Shocking Revelation Ahead: Pleasure is Good.

Posted on Jun 21, 2010

In working with many clients, one theme has continued to emerge. As individuals and as a culture, we don’t value nor allow enough time in our lives to truly relax and mindfully enjoy pleasure. Readers of Thoughts from the Edge will recognize the lack of value in pleasure as a theme of my blog.

It’s amazing to me how motivated, driven, successful people relate their success to the ability to cope without enjoying life and experiencing pleasure. I’ve found the model with which many people identify and structure their professional endeavors focuses on postponing fun, enjoyment and pleasure until after a certain goal is attained. Often many people reach that point and simply set another goal instead of celebrating or allowing for that promised fun, enjoyment and pleasure.

Over time, I have observed the same pattern within personal relationships. This model typically plays out for couples embarking on the childbearing years. During the challenging phase of raising babies and young children, the rationale is parents must simply deny all personal indulgences and pleasure until the children can reasonably fend for themselves, perhaps even the teenage years. That’s over a decade of self-denial for the well-being of the children!

I can say with certainty that in neither case does this model produce the intended result. In the case of professional advancement, living in constant self-denial until “success” is achieved simply leads to exhaustion and imbalance. In the case of personal relationships, this model of self-denial in the name of prioritizing the children breeds resentment and undermines the foundational relationship of the family, that of the parents. Nor does it model healthy behavior.

Remarkably, fulfillment in any facet of life is maximized through balancing the work and the play, the drudgery and the fun, the mundanity and the adventure. The indulgences and pleasure center us, bring us back into our bodies and out of our heads and make the work, the drudgery and the mundanity worth it. My experience with clients has shown that we don’t need encouragement to work harder, we need encouragement to play harder.

On that note and in honor of that theme, while hanging out together on our patio, my partner deemed me the “Pleasure Advocate” due to the fact I spend so much time encouraging the integration of pleasure into people’s lives. I have happily accepted the title.

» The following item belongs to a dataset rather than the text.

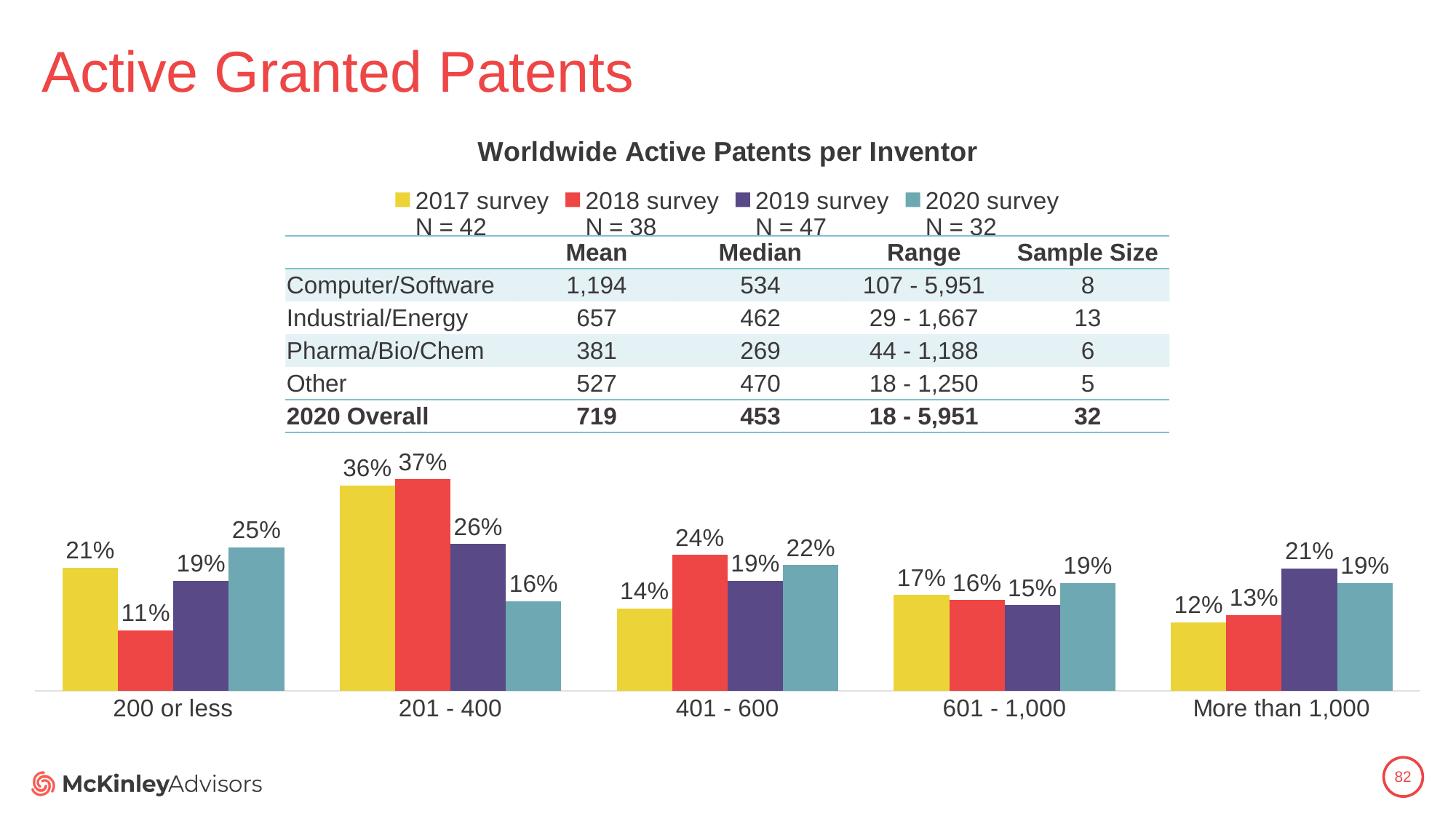
Which category has the highest value for the 2017 survey? 201 - 400 What is the value for the 2017 survey in the "401 - 600" category? 14% What kind of chart is shown on the slide? Bar chart What is the value for the 2019 survey in the "More than 1,000" category? 21% What is the value for the 2020 survey in the "200 or less" category? 25% How many categories are shown on the x axis of the chart? 5 In the "401 - 600" category, which is larger: the 2018 survey value or the 2017 survey value? 2018 survey How many series does the chart legend list? 4 What is the title of the chart? Worldwide Active Patents per Inventor What is the value for the 2018 survey in the "201 - 400" category? 37% What is the difference between the 2018 survey and the 2020 survey values in the "201 - 400" category? 21% Which category has the lowest value for the 2018 survey? 200 or less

I encourage you to examine your own life for ways to incorporate more pleasure into your day-to-day. Make time to do what’s fun.

  • Take an evening stroll.
  • Serve dinner as a picnic instead of at the dinner table.
  • Ask your partner what made her/him smile today and listen carefully to the answer.
  • Play a game of kickball as a family.
  • Spend an hour doing your favorite hobby.
  • Go to bed early and exchange back rubs with your partner.
  • Have a long conversation with a great friend.
  • Visit a museum.
  • Get lost in a book for a while.

After you take some time out for pleasure, take some time out to be mindful about how you feel afterwards. Renewed? Refreshed? More connected with your partner? More loving toward your children? I find it’s rare that the experience of integrating more pleasure into one’s life results in stress or negativity. In fact, you return to your day-to-day responsibilities more relaxed and centered, perhaps more productive and certainly more at peace.

From creating a space and habit of pleasure in your life and being mindful of your experience, I hope that you cultivate valuing pleasure and acknowledge the role it plays in your personal fulfillment and balance. Work hard, but play harder!